» **Records**:
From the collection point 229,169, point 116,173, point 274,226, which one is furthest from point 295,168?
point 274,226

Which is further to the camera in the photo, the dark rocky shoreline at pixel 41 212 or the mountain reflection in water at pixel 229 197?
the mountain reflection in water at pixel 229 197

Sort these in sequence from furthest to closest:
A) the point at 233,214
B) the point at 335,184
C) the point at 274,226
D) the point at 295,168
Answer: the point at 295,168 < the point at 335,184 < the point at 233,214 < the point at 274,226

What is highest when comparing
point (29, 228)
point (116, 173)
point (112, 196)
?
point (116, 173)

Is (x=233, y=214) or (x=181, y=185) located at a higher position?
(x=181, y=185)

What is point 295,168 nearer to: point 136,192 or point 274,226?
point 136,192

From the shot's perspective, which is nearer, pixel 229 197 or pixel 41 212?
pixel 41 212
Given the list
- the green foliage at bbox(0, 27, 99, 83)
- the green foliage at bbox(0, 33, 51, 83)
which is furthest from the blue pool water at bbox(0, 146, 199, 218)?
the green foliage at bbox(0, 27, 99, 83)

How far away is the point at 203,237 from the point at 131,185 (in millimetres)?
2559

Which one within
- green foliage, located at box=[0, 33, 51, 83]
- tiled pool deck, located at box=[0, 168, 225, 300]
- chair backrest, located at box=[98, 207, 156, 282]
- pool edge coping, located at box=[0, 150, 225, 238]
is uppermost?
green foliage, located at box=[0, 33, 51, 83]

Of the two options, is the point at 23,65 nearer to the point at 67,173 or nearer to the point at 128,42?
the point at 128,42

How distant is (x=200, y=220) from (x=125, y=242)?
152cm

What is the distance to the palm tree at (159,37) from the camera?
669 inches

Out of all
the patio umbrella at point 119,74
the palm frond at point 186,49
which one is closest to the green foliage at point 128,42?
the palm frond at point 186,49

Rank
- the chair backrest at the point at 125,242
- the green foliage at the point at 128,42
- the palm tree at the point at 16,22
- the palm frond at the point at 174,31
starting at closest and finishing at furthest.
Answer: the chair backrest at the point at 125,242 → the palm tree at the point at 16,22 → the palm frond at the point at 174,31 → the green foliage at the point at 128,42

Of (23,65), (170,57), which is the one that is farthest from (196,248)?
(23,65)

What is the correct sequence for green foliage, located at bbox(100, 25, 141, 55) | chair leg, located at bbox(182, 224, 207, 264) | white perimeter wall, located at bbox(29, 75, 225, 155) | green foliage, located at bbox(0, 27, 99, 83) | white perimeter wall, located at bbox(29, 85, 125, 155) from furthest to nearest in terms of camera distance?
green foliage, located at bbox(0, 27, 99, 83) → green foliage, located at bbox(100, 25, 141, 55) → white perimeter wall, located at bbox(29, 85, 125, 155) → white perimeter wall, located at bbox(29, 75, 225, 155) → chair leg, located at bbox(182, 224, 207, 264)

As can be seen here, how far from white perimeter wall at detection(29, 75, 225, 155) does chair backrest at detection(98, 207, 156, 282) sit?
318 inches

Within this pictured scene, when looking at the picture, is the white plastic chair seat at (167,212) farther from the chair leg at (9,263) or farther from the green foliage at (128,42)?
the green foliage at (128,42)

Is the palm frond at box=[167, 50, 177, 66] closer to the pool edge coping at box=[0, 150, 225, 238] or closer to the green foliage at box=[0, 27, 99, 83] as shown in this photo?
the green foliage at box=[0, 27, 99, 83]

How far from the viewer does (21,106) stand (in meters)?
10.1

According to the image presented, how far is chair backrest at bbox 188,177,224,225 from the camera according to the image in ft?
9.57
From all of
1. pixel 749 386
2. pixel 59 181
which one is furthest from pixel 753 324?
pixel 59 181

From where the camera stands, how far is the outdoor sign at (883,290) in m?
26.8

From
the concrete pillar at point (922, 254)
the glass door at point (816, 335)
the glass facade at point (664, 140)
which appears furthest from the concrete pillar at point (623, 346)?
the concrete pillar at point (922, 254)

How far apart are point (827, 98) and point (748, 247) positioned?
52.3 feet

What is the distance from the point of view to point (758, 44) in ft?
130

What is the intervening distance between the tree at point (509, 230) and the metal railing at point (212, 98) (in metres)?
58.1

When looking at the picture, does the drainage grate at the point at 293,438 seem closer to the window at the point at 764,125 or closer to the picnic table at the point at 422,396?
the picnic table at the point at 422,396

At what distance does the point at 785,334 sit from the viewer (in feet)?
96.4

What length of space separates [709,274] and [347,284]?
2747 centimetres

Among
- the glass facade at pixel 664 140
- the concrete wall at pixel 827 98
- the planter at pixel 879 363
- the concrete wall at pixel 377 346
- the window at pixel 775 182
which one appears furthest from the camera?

» **Challenge**: Each entry above needs to be retyped exactly.

» **Result for this task**:
From the collection point 229,169, point 116,173, point 274,226, which one is furthest from point 295,168?
point 274,226

Which is further to the camera in the photo, the dark rocky shoreline at pixel 41 212 or the mountain reflection in water at pixel 229 197?
the mountain reflection in water at pixel 229 197

Sort these in sequence from furthest to closest:
A) the point at 233,214
B) the point at 335,184
C) the point at 274,226
D) the point at 295,168
Answer: the point at 295,168 < the point at 335,184 < the point at 233,214 < the point at 274,226

What is highest when comparing
point (29, 228)
point (116, 173)
point (112, 196)
?
point (116, 173)

Is (x=233, y=214) or (x=181, y=185) located at a higher position?
(x=181, y=185)

What is point 295,168 nearer to: point 136,192 or point 274,226?
point 136,192

From the shot's perspective, which is nearer, pixel 229 197 or pixel 41 212?
pixel 41 212
Given the list
- the green foliage at bbox(0, 27, 99, 83)
- the green foliage at bbox(0, 33, 51, 83)
which is furthest from the blue pool water at bbox(0, 146, 199, 218)?
the green foliage at bbox(0, 27, 99, 83)

How far away is the point at 203,237 from the point at 131,185 (in millimetres)?
2559

Which one within
- green foliage, located at box=[0, 33, 51, 83]
- tiled pool deck, located at box=[0, 168, 225, 300]
- chair backrest, located at box=[98, 207, 156, 282]
- pool edge coping, located at box=[0, 150, 225, 238]
is uppermost?
green foliage, located at box=[0, 33, 51, 83]

Of the two options, is the point at 23,65 nearer to the point at 67,173 or nearer to the point at 128,42?
the point at 128,42

How distant is (x=200, y=220) from (x=125, y=242)?
152cm

What is the distance to the palm tree at (159,37) from the camera?
669 inches

Out of all
the patio umbrella at point 119,74
the palm frond at point 186,49
which one is closest to the green foliage at point 128,42?
the palm frond at point 186,49

Rank
- the chair backrest at the point at 125,242
- the green foliage at the point at 128,42
- the palm tree at the point at 16,22
- the palm frond at the point at 174,31
starting at closest and finishing at furthest.
Answer: the chair backrest at the point at 125,242 → the palm tree at the point at 16,22 → the palm frond at the point at 174,31 → the green foliage at the point at 128,42

Of (23,65), (170,57), which is the one that is farthest from (196,248)?
(23,65)

What is the correct sequence for green foliage, located at bbox(100, 25, 141, 55) | chair leg, located at bbox(182, 224, 207, 264) | white perimeter wall, located at bbox(29, 75, 225, 155) | green foliage, located at bbox(0, 27, 99, 83) | white perimeter wall, located at bbox(29, 85, 125, 155) from furthest to nearest in terms of camera distance?
green foliage, located at bbox(0, 27, 99, 83) → green foliage, located at bbox(100, 25, 141, 55) → white perimeter wall, located at bbox(29, 85, 125, 155) → white perimeter wall, located at bbox(29, 75, 225, 155) → chair leg, located at bbox(182, 224, 207, 264)

As can be seen here, how far from white perimeter wall at detection(29, 75, 225, 155) does chair backrest at detection(98, 207, 156, 282) sit?
318 inches

Within this pictured scene, when looking at the picture, is the white plastic chair seat at (167,212) farther from the chair leg at (9,263) or farther from the green foliage at (128,42)?
the green foliage at (128,42)

Is the palm frond at box=[167, 50, 177, 66] closer to the pool edge coping at box=[0, 150, 225, 238] or closer to the green foliage at box=[0, 27, 99, 83] as shown in this photo?
the green foliage at box=[0, 27, 99, 83]

How far from the viewer does (21,106) stand (in meters)?
10.1

According to the image presented, how far is chair backrest at bbox 188,177,224,225 from the camera according to the image in ft?
9.57
From all of
1. pixel 749 386
2. pixel 59 181
which one is furthest from pixel 753 324?
pixel 59 181

From where the camera stands, how far is the outdoor sign at (883,290) in m?
26.8

From
the concrete pillar at point (922, 254)
the glass door at point (816, 335)
the glass facade at point (664, 140)
which appears furthest from the concrete pillar at point (623, 346)?
the concrete pillar at point (922, 254)

How far apart are point (827, 98) and point (748, 247) positioned?
52.3 feet

What is the distance from the point of view to point (758, 44) in ft?
130

What is the intervening distance between the tree at point (509, 230) and the metal railing at point (212, 98) (in metres)?
58.1

When looking at the picture, does the drainage grate at the point at 293,438 seem closer to the window at the point at 764,125 or closer to the picnic table at the point at 422,396?
the picnic table at the point at 422,396

At what distance does the point at 785,334 sit from the viewer (in feet)?
96.4

What length of space separates [709,274] and [347,284]?
2747 centimetres

Among
- the glass facade at pixel 664 140
- the concrete wall at pixel 827 98
- the planter at pixel 879 363
- the concrete wall at pixel 377 346
- the window at pixel 775 182
which one appears furthest from the camera?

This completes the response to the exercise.